Dauerstudentin mit Lust auf Gickerlhaxn

von Redaktion

Schülerband, Parkhausschranke, Periode: Sara Brandhuber lässt keine Peinlichkeit aus

Waldkraiburg – Sara Brandhuber begrüßt ihr Publikum im Waldkraiburger Haus der Kultur. Ein Gummihuhn hängt am Mikrofon und sorgt so bereits vor ihrem Auftritt für gut gelaunte Gäste in der nahezu gefüllten Black Box. Kaum auf der Bühne, beginnt Brandhuber gleich mit ihrem Wechsel aus Monolog und Gesang – nahezu durchgehend auf Bayerisch.

Grünes Kleid, auffällige Kunststoffbrille und die zusammengebundenen Haare betonen ihren Wechsel zwischen bodenständigen Themen und philosophischen Hirngespinsten.

Die nach ewiger Studentin anmutende Künstlerin redet mit einer Geschwindigkeit, bei der selbst bayerisch sprechende Zuhörer Mühe haben, jedem Satz und jeder Strophe zu folgen.

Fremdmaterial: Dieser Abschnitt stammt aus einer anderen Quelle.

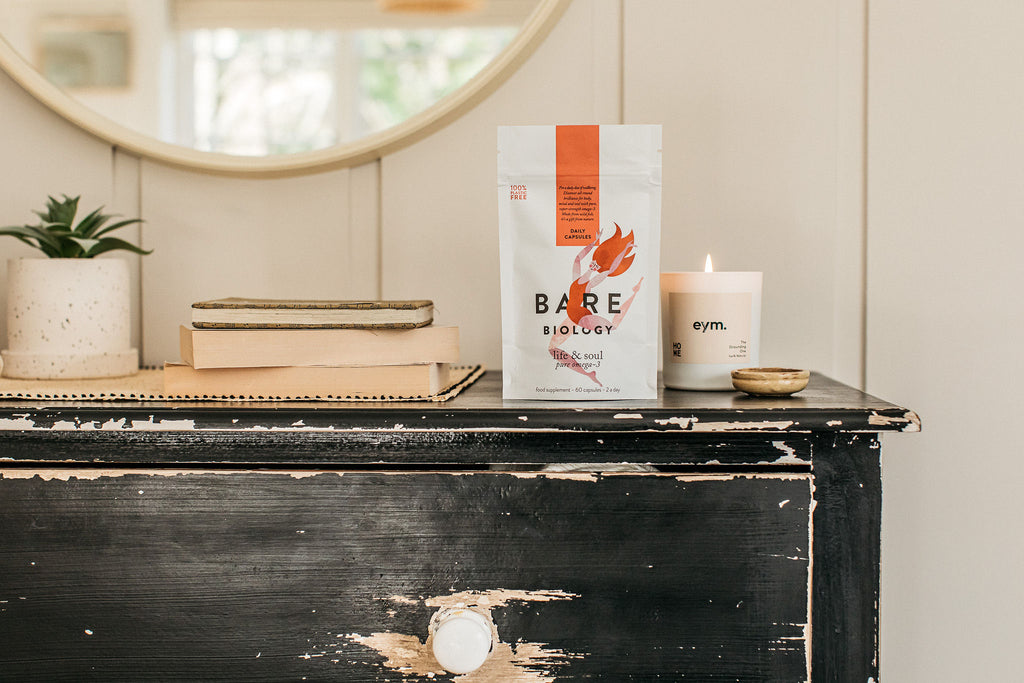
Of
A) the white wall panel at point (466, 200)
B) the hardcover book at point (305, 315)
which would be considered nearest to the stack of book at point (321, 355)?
the hardcover book at point (305, 315)

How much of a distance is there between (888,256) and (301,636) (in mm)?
792

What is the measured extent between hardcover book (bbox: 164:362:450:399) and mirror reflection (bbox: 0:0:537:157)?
1.30 ft

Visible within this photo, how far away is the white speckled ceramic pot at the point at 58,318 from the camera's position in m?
0.82

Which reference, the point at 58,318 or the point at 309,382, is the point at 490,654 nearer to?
the point at 309,382

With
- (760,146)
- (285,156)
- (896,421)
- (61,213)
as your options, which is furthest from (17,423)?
(760,146)

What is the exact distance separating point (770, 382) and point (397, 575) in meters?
0.35

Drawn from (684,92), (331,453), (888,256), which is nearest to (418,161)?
(684,92)

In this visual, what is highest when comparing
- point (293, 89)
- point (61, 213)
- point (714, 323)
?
point (293, 89)

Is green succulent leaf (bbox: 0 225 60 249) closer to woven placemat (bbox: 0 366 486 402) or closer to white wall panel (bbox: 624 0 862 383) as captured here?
woven placemat (bbox: 0 366 486 402)

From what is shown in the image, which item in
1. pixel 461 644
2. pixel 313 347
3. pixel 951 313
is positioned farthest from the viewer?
pixel 951 313

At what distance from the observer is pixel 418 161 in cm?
99

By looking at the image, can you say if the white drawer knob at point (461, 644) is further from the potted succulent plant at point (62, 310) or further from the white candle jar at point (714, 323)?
the potted succulent plant at point (62, 310)

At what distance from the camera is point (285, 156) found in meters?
0.97

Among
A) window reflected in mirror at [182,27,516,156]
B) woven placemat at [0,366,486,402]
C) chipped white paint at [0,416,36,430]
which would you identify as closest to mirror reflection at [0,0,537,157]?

Stets begleitet sie ihre Songs mit Gitarre. Lediglich in der Zugabe spielt sie auf einer Mundharmonika einen Refrain. Endlich ein Moment, um sich von der Konzentration der vergangenen zwei Stunden zu erholen.

Die 30-jährige redet über ihre Kindheit, ihre Eltern und ihren Ehemann. Sie freut sich über die Hühner der Schwiegergroßeltern, die ihren zweijährigen Sohn stundenlang beschäftigen. Und sie besingt peinliche Momente: den mit ihrer Schülerband, von ihrem Auto vor der Parkhausschranke, über die Periode und ihren fehlenden grünen Daumen. Daher bringt sie ihre trockenen Blumen stets zur Mama, die sie mit etwas Wasser wieder aufpäppelt. Hier übersetzt die Künstlerin den Refrain, dem schließlich auch konzentrierte bayerische Muttersprachler nicht folgen können: Hier verdörrt er dir, dort verdörrt er dir und dort drüben würde er dir auch verdörren.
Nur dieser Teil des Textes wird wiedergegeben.